• SUPPLIED ENTRIES:
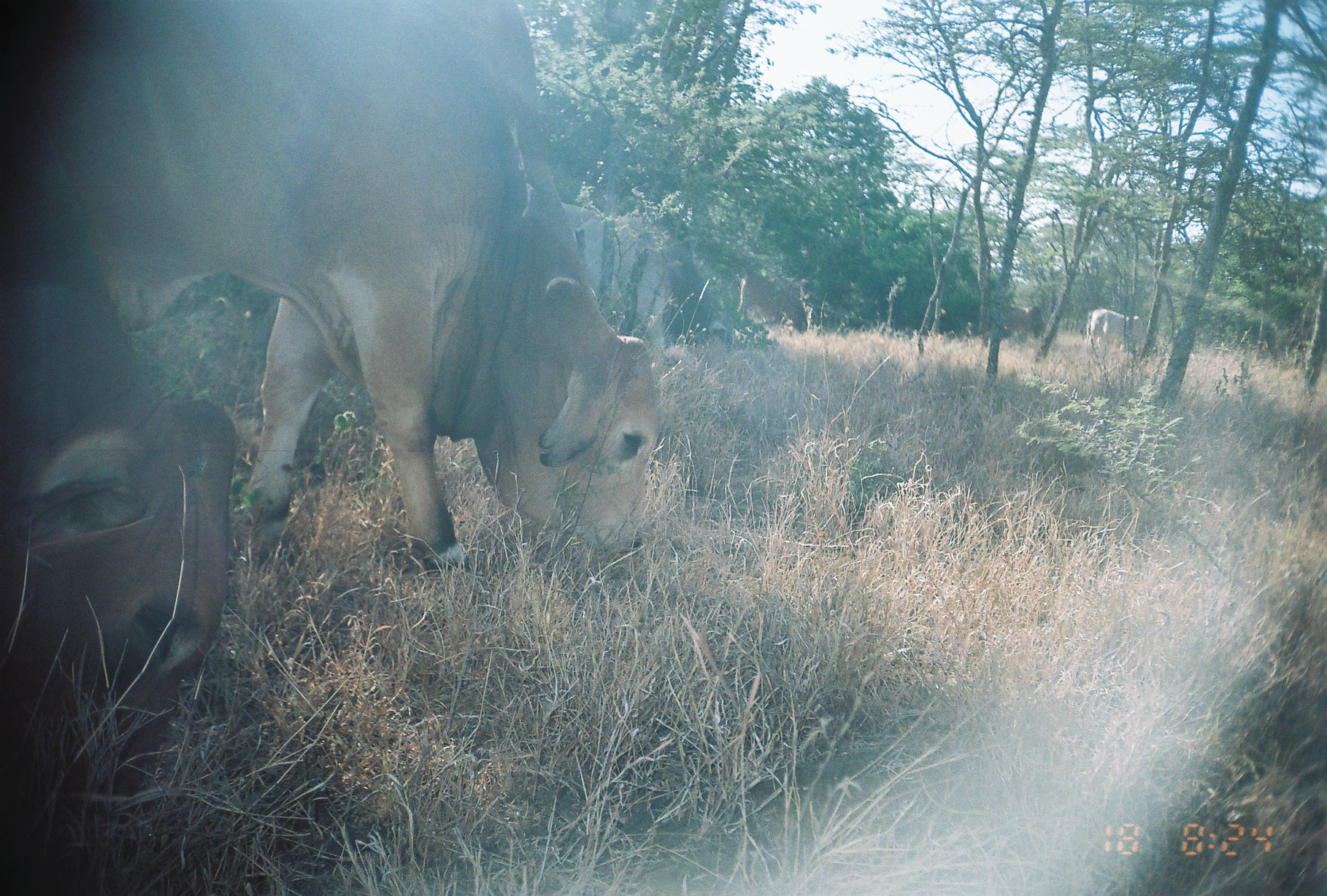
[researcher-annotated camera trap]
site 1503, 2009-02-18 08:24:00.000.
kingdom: Animalia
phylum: Chordata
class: Mammalia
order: Artiodactyla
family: Bovidae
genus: Bos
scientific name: Bos taurus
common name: domestic cattle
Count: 6.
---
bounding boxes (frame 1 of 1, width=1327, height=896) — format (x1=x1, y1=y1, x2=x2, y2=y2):
bos taurus: (x1=1, y1=0, x2=668, y2=578); (x1=0, y1=256, x2=239, y2=801); (x1=558, y1=198, x2=683, y2=380); (x1=742, y1=270, x2=812, y2=333); (x1=1083, y1=308, x2=1144, y2=358); (x1=1009, y1=306, x2=1046, y2=337)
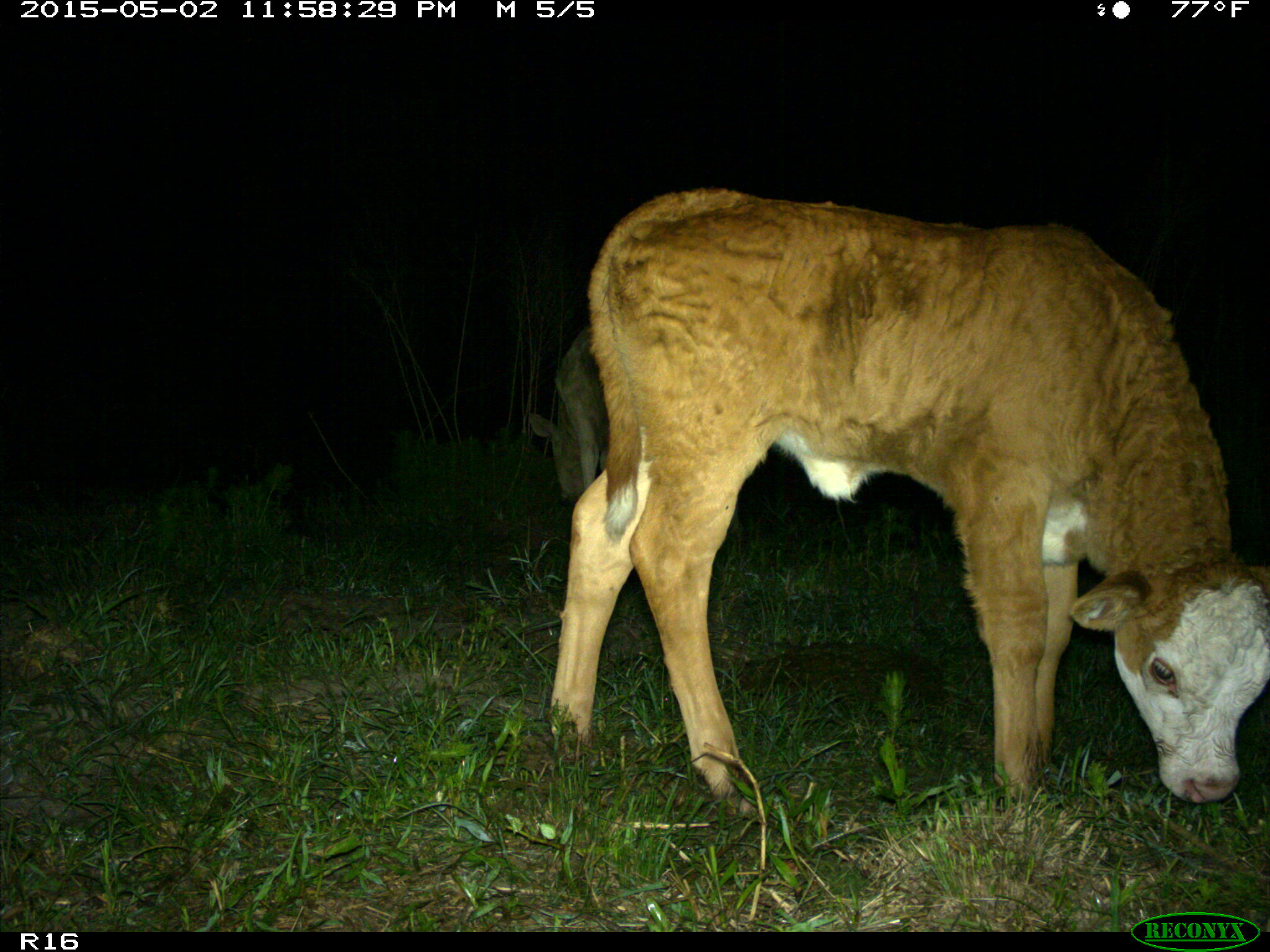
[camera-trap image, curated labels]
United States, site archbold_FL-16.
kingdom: Animalia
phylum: Chordata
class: Mammalia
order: Artiodactyla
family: Bovidae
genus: Bos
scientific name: Bos taurus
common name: domestic cow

• WHAT IS EXPECTED:
Output the lines above verbatim, images excluded.

• WRITTEN SOLUTION:
[researcher-annotated camera trap]
site 1503, 2009-02-18 08:24:00.000.
kingdom: Animalia
phylum: Chordata
class: Mammalia
order: Artiodactyla
family: Bovidae
genus: Bos
scientific name: Bos taurus
common name: domestic cattle
Count: 6.
---
bounding boxes (frame 1 of 1, width=1327, height=896) — format (x1=x1, y1=y1, x2=x2, y2=y2):
bos taurus: (x1=1, y1=0, x2=668, y2=578); (x1=0, y1=256, x2=239, y2=801); (x1=558, y1=198, x2=683, y2=380); (x1=742, y1=270, x2=812, y2=333); (x1=1083, y1=308, x2=1144, y2=358); (x1=1009, y1=306, x2=1046, y2=337)
[camera-trap image, curated labels]
United States, site archbold_FL-16.
kingdom: Animalia
phylum: Chordata
class: Mammalia
order: Artiodactyla
family: Bovidae
genus: Bos
scientific name: Bos taurus
common name: domestic cow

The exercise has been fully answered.